▶ _SHORT TASK_
Write out the items below again, swapping every "light granite countertop" for "pale stone countertop" and keeping everything else the same. Omit the pictures.

Stored entries

>>>>>

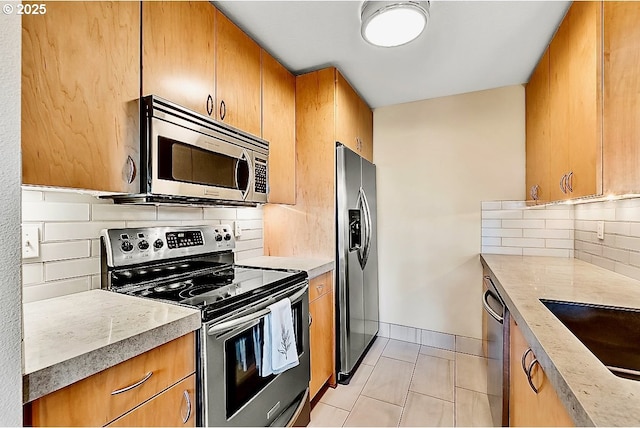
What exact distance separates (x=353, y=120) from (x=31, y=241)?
2.12 m

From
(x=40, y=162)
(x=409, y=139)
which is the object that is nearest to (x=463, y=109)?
(x=409, y=139)

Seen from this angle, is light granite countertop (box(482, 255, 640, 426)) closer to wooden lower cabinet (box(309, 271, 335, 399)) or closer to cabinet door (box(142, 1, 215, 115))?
wooden lower cabinet (box(309, 271, 335, 399))

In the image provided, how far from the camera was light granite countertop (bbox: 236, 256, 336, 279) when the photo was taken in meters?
1.87

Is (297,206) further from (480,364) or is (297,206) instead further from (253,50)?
(480,364)

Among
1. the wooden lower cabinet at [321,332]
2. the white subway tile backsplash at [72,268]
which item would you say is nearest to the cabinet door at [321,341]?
the wooden lower cabinet at [321,332]

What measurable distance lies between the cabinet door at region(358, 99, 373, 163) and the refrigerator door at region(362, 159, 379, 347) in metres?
0.14

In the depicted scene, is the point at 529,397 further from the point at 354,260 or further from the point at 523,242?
the point at 523,242

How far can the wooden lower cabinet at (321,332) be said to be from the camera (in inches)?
74.0

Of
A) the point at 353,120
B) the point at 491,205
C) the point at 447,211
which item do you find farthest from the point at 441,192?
the point at 353,120

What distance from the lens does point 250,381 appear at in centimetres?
130

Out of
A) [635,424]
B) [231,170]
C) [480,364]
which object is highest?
[231,170]

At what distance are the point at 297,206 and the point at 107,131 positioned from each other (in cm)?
136

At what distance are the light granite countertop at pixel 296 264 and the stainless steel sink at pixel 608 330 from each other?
118cm

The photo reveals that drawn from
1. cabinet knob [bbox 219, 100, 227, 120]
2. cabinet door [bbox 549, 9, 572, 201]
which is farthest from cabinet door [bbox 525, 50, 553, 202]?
cabinet knob [bbox 219, 100, 227, 120]
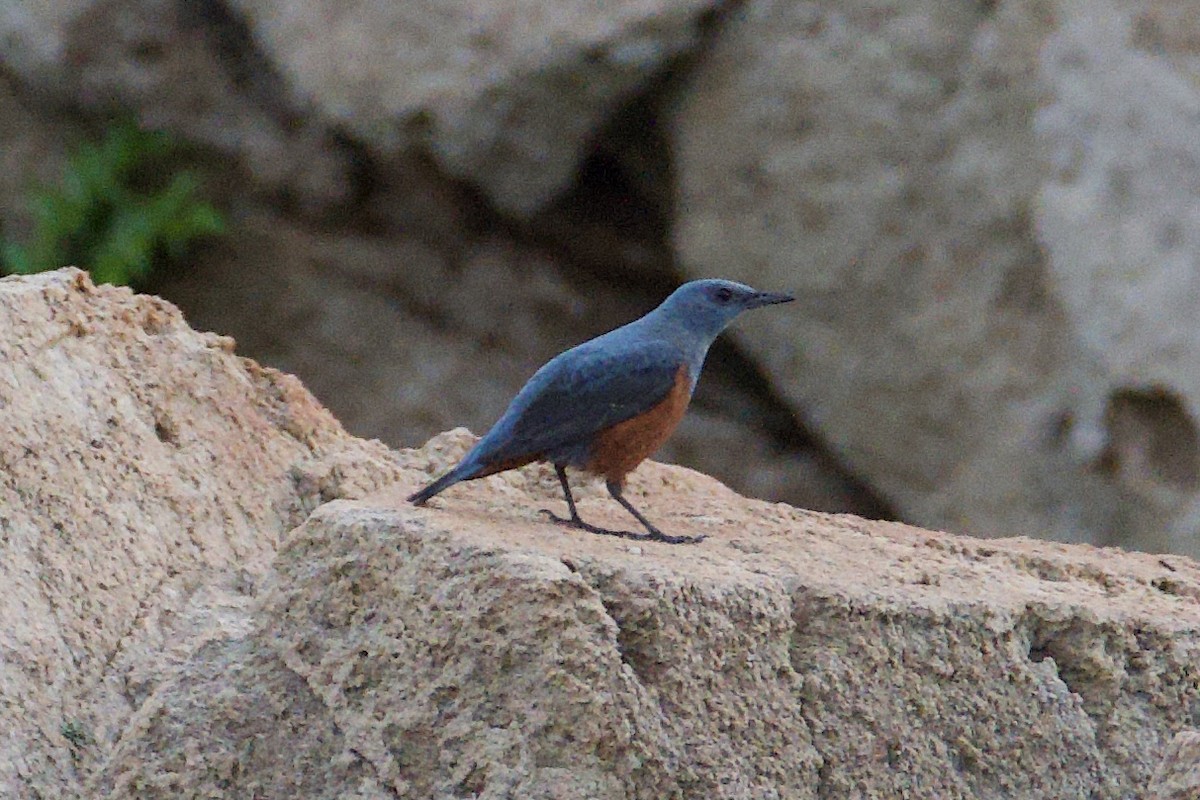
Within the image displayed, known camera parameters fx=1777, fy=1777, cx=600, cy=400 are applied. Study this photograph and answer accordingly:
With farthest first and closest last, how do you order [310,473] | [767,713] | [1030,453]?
[1030,453]
[310,473]
[767,713]

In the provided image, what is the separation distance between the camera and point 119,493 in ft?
13.4

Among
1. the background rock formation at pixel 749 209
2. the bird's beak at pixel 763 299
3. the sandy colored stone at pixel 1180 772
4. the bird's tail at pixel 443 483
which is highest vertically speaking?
the background rock formation at pixel 749 209

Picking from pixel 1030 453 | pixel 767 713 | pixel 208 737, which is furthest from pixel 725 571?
pixel 1030 453

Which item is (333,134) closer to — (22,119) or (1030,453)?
(22,119)

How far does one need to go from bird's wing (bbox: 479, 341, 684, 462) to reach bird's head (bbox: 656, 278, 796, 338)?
26cm

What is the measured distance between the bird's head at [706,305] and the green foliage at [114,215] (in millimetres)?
5560

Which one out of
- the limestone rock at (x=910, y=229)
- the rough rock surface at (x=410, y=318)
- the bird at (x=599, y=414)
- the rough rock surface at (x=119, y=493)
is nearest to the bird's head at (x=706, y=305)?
the bird at (x=599, y=414)

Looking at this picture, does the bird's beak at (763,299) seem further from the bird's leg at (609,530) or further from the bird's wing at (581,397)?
the bird's leg at (609,530)

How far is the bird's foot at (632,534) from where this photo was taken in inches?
156

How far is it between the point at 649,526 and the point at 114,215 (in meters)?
6.64

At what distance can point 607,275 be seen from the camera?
1036 cm

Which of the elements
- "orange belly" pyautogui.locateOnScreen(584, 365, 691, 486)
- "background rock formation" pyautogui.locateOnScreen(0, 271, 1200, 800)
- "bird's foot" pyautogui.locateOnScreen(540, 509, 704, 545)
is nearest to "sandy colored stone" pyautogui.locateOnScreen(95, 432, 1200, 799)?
"background rock formation" pyautogui.locateOnScreen(0, 271, 1200, 800)

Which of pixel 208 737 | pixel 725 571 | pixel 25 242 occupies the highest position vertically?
pixel 25 242

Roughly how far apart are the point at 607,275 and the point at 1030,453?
2.79 meters
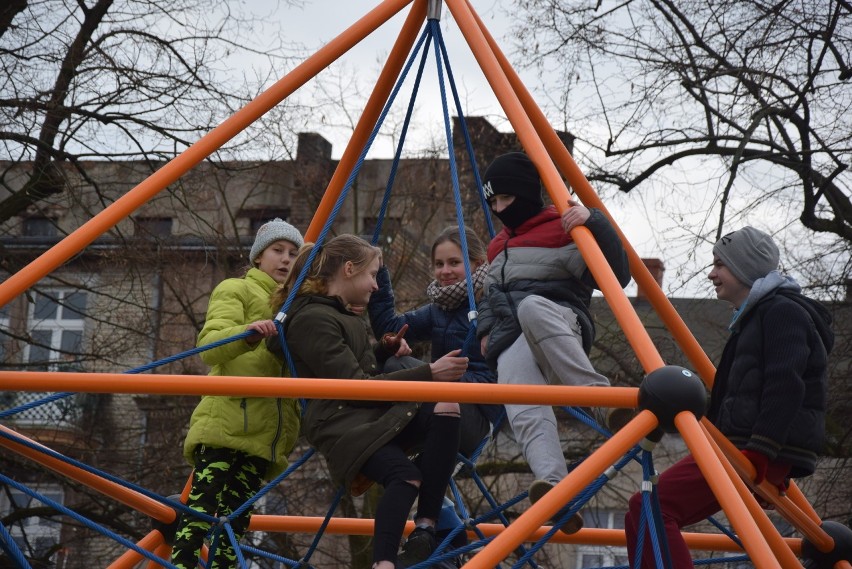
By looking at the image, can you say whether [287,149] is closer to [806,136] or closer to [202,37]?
[202,37]

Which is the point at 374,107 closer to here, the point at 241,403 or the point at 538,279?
the point at 538,279

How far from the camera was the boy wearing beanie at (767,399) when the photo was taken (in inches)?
164

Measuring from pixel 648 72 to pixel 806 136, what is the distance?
1.30 metres

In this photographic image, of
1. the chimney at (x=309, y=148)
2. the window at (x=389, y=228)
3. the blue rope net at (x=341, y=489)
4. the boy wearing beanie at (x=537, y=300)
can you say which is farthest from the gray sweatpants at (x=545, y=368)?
the window at (x=389, y=228)

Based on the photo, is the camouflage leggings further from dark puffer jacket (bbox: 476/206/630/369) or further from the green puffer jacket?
dark puffer jacket (bbox: 476/206/630/369)

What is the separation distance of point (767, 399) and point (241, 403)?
6.20 ft

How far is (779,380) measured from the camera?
4.16 m

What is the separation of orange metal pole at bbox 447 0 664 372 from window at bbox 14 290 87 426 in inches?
Result: 179

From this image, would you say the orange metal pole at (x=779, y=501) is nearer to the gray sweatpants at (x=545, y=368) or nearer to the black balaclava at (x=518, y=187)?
the gray sweatpants at (x=545, y=368)

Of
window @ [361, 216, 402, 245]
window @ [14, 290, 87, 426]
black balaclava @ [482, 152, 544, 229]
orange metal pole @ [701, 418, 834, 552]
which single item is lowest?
window @ [14, 290, 87, 426]

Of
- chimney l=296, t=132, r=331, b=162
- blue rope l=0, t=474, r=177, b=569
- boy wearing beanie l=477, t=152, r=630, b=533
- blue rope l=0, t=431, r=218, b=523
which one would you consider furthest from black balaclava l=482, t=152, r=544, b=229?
chimney l=296, t=132, r=331, b=162

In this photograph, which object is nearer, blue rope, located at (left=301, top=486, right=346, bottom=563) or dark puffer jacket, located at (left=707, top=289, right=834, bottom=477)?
dark puffer jacket, located at (left=707, top=289, right=834, bottom=477)

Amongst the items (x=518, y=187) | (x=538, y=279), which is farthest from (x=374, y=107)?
(x=538, y=279)

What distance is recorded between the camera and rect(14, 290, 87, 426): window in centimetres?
1039
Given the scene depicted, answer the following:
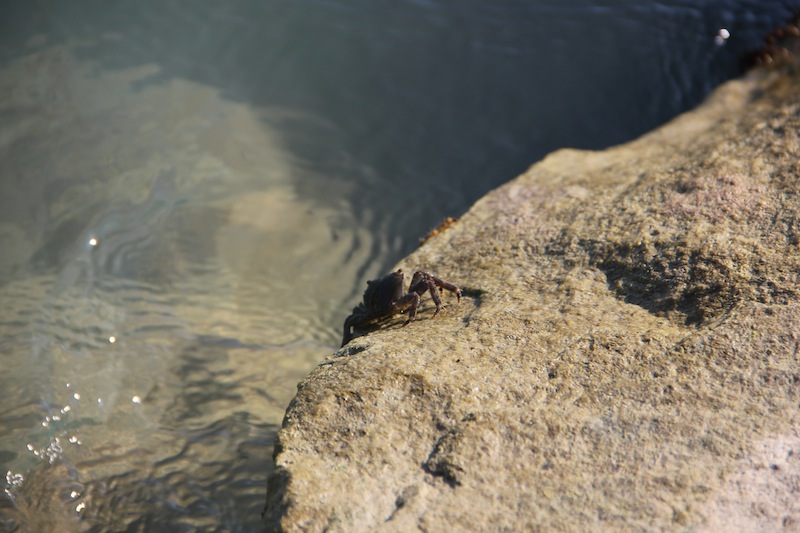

<<<<<

▶ _EXERCISE RESULT_
What exact distance separates (x=353, y=120) from (x=31, y=241)?
2.12 m

From
(x=40, y=162)
(x=409, y=139)
which is the object that is nearest to (x=463, y=109)?
(x=409, y=139)

Seen from this angle, is pale stone countertop (box(482, 255, 640, 426)) closer to wooden lower cabinet (box(309, 271, 335, 399)) or closer to cabinet door (box(142, 1, 215, 115))?
wooden lower cabinet (box(309, 271, 335, 399))

In the image provided, how far from the camera was pale stone countertop (bbox: 236, 256, 336, 279) when the photo was taken in meters?
1.87

Is (297,206) further from (480,364) or is (297,206) instead further from (253,50)?
(480,364)

Among
1. the wooden lower cabinet at [321,332]
2. the white subway tile backsplash at [72,268]
which item would you say is nearest to the cabinet door at [321,341]?
the wooden lower cabinet at [321,332]

What measurable distance lies between the cabinet door at region(358, 99, 373, 163) and the refrigerator door at region(362, 159, 379, 347) in metres?
0.14

In the depicted scene, is the point at 529,397 further from the point at 354,260 or further from the point at 523,242?
the point at 523,242

How far can the wooden lower cabinet at (321,332) be said to be from the camera (in inches)?
74.0

Of
A) the point at 353,120
B) the point at 491,205
C) the point at 447,211
which item do you find farthest from the point at 441,192?
the point at 353,120

What distance from the lens does point 250,381 appear at in centimetres?
130

Out of
A) [635,424]
B) [231,170]
C) [480,364]
which object is highest?
[231,170]

At what distance are the point at 297,206 and the point at 107,131 positioned from each other (in cm)?
136

At what distance are the pale stone countertop at pixel 296 264 and the stainless steel sink at pixel 608 330 from each other?
118cm

The photo reveals that drawn from
1. cabinet knob [bbox 219, 100, 227, 120]
2. cabinet door [bbox 549, 9, 572, 201]
which is farthest from cabinet door [bbox 525, 50, 553, 202]?
cabinet knob [bbox 219, 100, 227, 120]
Within the image displayed, known camera parameters fx=1777, fy=1777, cx=600, cy=400 are applied. Study this photograph and answer accordingly:
With farthest first and closest last, how do you order [310,473] | [767,713] | [1030,453]?
[1030,453]
[310,473]
[767,713]

In the provided image, what is the separation distance between the camera and point 119,493 in ft?
13.4

Among
1. the background rock formation at pixel 749 209
2. the bird's beak at pixel 763 299
3. the sandy colored stone at pixel 1180 772
4. the bird's tail at pixel 443 483
which is highest vertically speaking?
the background rock formation at pixel 749 209

Picking from pixel 1030 453 | pixel 767 713 | pixel 208 737, which is furthest from pixel 725 571?
pixel 1030 453

Which item is (333,134) closer to — (22,119) or (1030,453)?
(22,119)

How far does one need to go from bird's wing (bbox: 479, 341, 684, 462) to reach bird's head (bbox: 656, 278, 796, 338)?
26cm

What is the measured distance between the bird's head at [706,305] and the green foliage at [114,215] (in millimetres)?
5560

Which one out of
- the limestone rock at (x=910, y=229)
- the rough rock surface at (x=410, y=318)
- the bird at (x=599, y=414)
- the rough rock surface at (x=119, y=493)
is nearest to the bird's head at (x=706, y=305)?
the bird at (x=599, y=414)

Looking at this picture, does the bird's beak at (763,299) seem further from the bird's leg at (609,530) or further from the bird's wing at (581,397)?
the bird's leg at (609,530)

How far is the bird's foot at (632,534) from where this photo was taken in inches?
156

How far is it between the point at 649,526 and the point at 114,215 (in meters)?
6.64

At what distance can point 607,275 be seen from the camera?
1036 cm

Which of the elements
- "orange belly" pyautogui.locateOnScreen(584, 365, 691, 486)
- "background rock formation" pyautogui.locateOnScreen(0, 271, 1200, 800)
- "bird's foot" pyautogui.locateOnScreen(540, 509, 704, 545)
is nearest to "sandy colored stone" pyautogui.locateOnScreen(95, 432, 1200, 799)?
"background rock formation" pyautogui.locateOnScreen(0, 271, 1200, 800)

Which of pixel 208 737 | pixel 725 571 | pixel 25 242 occupies the highest position vertically?
pixel 25 242

Roughly how far apart are the point at 607,275 and the point at 1030,453?
2.79 meters
By looking at the image, can you say whether [287,149] is closer to [806,136] or closer to [202,37]?
[202,37]

Which is the point at 374,107 closer to here, the point at 241,403 or the point at 538,279?
the point at 538,279

How far from the camera was the boy wearing beanie at (767,399) when the photo was taken (in inches)?
164

Measuring from pixel 648 72 to pixel 806 136, what is the distance?
1.30 metres

In this photographic image, of
1. the chimney at (x=309, y=148)
2. the window at (x=389, y=228)
3. the blue rope net at (x=341, y=489)
4. the boy wearing beanie at (x=537, y=300)
can you say which is farthest from the gray sweatpants at (x=545, y=368)?
the window at (x=389, y=228)

Based on the photo, is the camouflage leggings further from dark puffer jacket (bbox: 476/206/630/369) or further from the green puffer jacket?
dark puffer jacket (bbox: 476/206/630/369)

What is the separation distance of point (767, 399) and point (241, 403)?
6.20 ft

How far is (779,380) measured from the camera?
4.16 m

What is the separation of orange metal pole at bbox 447 0 664 372 from window at bbox 14 290 87 426 in inches?
Result: 179

From this image, would you say the orange metal pole at (x=779, y=501) is nearer to the gray sweatpants at (x=545, y=368) or nearer to the black balaclava at (x=518, y=187)?
the gray sweatpants at (x=545, y=368)

Of
window @ [361, 216, 402, 245]
window @ [14, 290, 87, 426]
black balaclava @ [482, 152, 544, 229]
orange metal pole @ [701, 418, 834, 552]
which single item is lowest?
window @ [14, 290, 87, 426]

Of
- chimney l=296, t=132, r=331, b=162
- blue rope l=0, t=474, r=177, b=569
- boy wearing beanie l=477, t=152, r=630, b=533
- blue rope l=0, t=431, r=218, b=523
which one would you consider furthest from black balaclava l=482, t=152, r=544, b=229?
chimney l=296, t=132, r=331, b=162

In this photograph, which object is nearer, blue rope, located at (left=301, top=486, right=346, bottom=563) or dark puffer jacket, located at (left=707, top=289, right=834, bottom=477)?
dark puffer jacket, located at (left=707, top=289, right=834, bottom=477)

Amongst the items (x=518, y=187) | (x=538, y=279), which is farthest from (x=374, y=107)?
(x=538, y=279)

What distance is recorded between the camera and rect(14, 290, 87, 426): window in centimetres?
1039
Given the scene depicted, answer the following:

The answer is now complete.